Corpus Christi mag für einen Weltkonzern wie die Voestalpine nicht vernachlässigbar sein wie die sprichwörtliche "quantité négligeable". Gemessen an Umsatz und Ergebnis des Stahl- und Verarbeitungskonzerns wären die massiven Kostensteigerungen bei der Errichtung des Eisenschwammwerks am Golf von Mexiko aber wohl niemandem aufgefallen. Denn einmal im Vollbetrieb, dürften die Kostenvorteile durch die Herstellung von Roheisenbriketts in den USA gegenüber Europa für den Konzern so deutlich ausfallen, dass sie höhere Errichtungskosten mehr als egalisieren. Versprochen sind – hauptsächlich aufgrund billigeren Schiefergases – pro Jahr 200 Millionen Euro.

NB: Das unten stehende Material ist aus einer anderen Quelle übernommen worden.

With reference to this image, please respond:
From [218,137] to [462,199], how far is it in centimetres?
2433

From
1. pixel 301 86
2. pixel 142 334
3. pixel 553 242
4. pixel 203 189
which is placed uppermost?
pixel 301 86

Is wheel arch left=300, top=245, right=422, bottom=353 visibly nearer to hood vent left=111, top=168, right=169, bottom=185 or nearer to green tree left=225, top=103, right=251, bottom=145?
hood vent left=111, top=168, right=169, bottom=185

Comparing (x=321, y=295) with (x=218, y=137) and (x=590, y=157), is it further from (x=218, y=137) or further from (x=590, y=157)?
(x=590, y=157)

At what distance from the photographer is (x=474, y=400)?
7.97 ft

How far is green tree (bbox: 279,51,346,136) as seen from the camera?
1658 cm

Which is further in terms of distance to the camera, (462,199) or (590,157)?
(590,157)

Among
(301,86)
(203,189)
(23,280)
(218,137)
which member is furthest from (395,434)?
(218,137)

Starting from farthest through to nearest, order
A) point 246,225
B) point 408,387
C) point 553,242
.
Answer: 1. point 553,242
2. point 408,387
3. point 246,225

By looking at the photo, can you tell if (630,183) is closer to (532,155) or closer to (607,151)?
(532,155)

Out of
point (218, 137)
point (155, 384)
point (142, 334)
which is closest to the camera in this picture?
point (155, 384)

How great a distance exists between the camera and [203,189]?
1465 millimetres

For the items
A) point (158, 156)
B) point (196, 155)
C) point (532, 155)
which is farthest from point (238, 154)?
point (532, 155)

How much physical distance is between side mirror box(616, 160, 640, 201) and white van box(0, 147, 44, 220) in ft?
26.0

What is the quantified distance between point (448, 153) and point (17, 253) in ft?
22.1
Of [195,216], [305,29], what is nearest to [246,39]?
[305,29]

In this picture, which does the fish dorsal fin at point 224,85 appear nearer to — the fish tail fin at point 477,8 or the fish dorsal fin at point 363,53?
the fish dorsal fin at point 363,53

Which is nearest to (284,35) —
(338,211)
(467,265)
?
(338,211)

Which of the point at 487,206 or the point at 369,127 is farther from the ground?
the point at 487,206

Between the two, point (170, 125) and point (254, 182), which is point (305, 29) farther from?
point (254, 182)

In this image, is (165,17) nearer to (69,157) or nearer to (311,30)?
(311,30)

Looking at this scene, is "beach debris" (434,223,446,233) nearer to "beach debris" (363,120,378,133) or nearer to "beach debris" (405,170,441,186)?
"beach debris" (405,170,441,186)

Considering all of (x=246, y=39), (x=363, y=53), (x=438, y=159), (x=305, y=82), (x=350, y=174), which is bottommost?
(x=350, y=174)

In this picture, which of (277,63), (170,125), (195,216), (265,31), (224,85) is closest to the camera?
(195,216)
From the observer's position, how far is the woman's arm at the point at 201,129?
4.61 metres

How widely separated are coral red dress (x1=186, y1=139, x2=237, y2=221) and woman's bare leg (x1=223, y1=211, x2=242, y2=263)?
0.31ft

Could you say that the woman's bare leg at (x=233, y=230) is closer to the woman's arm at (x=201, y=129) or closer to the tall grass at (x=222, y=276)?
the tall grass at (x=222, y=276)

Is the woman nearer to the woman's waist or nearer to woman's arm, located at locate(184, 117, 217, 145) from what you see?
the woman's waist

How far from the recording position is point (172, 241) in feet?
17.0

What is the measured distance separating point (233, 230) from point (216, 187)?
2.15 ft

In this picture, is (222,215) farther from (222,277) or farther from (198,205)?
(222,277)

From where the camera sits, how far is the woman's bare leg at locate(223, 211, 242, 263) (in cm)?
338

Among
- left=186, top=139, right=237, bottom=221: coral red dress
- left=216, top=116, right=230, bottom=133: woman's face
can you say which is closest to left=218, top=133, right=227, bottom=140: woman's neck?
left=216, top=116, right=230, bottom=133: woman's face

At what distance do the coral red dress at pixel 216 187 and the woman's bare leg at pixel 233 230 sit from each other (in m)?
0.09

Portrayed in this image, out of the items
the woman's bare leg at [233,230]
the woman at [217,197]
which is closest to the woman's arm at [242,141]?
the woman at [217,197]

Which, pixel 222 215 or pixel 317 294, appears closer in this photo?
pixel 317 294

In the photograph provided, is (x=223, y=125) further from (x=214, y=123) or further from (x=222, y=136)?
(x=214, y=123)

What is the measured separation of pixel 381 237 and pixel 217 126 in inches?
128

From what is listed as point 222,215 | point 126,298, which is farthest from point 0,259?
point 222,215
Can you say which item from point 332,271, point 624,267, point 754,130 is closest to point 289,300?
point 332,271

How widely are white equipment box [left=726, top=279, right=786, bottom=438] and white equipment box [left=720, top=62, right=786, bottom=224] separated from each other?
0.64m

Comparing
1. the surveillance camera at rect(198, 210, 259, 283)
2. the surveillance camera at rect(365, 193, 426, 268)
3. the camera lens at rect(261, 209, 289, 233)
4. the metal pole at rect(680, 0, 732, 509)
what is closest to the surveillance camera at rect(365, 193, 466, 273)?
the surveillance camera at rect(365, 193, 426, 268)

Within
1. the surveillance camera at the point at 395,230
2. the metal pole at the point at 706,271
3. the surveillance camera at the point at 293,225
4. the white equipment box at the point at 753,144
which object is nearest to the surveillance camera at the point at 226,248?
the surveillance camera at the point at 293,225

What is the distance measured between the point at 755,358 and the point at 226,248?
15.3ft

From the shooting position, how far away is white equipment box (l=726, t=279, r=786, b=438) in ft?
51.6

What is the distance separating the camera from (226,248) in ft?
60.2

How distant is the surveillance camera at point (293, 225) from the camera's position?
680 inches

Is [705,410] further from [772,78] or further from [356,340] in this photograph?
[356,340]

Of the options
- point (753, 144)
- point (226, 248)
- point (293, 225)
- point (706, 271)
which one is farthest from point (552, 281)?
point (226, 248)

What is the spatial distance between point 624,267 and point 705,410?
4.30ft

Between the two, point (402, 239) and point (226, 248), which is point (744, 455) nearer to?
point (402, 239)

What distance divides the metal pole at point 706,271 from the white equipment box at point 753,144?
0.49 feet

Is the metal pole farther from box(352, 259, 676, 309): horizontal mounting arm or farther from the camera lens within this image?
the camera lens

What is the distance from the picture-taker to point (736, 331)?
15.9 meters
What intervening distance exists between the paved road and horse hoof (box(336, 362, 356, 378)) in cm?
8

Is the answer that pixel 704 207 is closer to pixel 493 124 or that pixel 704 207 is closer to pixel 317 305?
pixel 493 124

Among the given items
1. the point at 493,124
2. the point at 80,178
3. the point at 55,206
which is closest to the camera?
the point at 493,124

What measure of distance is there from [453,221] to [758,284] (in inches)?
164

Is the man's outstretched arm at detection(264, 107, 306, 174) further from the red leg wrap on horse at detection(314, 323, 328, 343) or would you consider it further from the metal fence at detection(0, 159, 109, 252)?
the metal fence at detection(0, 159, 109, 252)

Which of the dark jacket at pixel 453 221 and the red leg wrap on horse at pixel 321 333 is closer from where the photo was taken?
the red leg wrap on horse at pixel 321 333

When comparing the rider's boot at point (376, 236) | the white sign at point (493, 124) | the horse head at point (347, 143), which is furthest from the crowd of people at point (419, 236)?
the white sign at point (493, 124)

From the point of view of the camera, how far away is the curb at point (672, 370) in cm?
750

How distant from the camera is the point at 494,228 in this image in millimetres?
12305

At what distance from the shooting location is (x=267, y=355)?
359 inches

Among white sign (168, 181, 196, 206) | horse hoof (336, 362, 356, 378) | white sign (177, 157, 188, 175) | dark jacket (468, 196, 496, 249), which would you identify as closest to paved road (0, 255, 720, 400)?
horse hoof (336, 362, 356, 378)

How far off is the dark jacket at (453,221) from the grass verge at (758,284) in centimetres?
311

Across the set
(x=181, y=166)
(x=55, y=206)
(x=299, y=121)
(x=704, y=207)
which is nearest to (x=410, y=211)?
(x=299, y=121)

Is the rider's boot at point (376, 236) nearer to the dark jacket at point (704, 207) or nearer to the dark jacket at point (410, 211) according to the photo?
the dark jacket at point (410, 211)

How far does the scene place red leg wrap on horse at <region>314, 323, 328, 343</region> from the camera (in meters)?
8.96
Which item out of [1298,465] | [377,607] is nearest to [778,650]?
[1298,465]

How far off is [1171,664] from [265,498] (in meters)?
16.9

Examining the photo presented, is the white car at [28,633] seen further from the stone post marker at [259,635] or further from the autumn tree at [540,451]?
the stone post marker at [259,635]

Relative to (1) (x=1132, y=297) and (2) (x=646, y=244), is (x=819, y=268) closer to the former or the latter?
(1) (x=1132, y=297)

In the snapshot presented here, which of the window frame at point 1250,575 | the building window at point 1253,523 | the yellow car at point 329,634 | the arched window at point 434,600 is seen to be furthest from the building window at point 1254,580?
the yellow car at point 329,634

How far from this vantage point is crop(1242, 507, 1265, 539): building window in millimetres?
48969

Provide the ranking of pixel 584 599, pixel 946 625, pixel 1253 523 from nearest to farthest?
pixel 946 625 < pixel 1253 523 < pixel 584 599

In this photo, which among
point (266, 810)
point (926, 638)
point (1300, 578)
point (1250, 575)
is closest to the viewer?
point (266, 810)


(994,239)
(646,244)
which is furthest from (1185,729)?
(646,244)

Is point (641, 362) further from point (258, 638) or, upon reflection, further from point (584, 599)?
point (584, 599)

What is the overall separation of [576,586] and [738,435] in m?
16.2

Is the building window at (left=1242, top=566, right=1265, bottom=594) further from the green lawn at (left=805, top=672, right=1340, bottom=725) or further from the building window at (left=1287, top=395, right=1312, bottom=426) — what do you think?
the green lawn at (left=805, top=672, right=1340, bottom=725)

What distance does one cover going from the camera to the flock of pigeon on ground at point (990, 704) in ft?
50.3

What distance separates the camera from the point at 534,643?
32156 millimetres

Umso unverständlicher ist angesichts dieser bis zuletzt als Erfolgsgeschichte gepriesenen Entwicklung der Umgang eines der größten und wertvollsten Industriekonzerne mit negativen Entwicklungen und Schlagzeilen. Dabei gehen bei einer derart komplexen und technisch anspruchsvollen Produktionsanlage um eine halbe Milliarde Euro nicht einmal Fachleute davon aus, dass alles auf Euro und Cent kalkulierbar ist. Nicht jede Panne ist vorhersehbar, massive Überschwemmungen – das Prestigeprojekt steht direkt am Meer – schon gar nicht.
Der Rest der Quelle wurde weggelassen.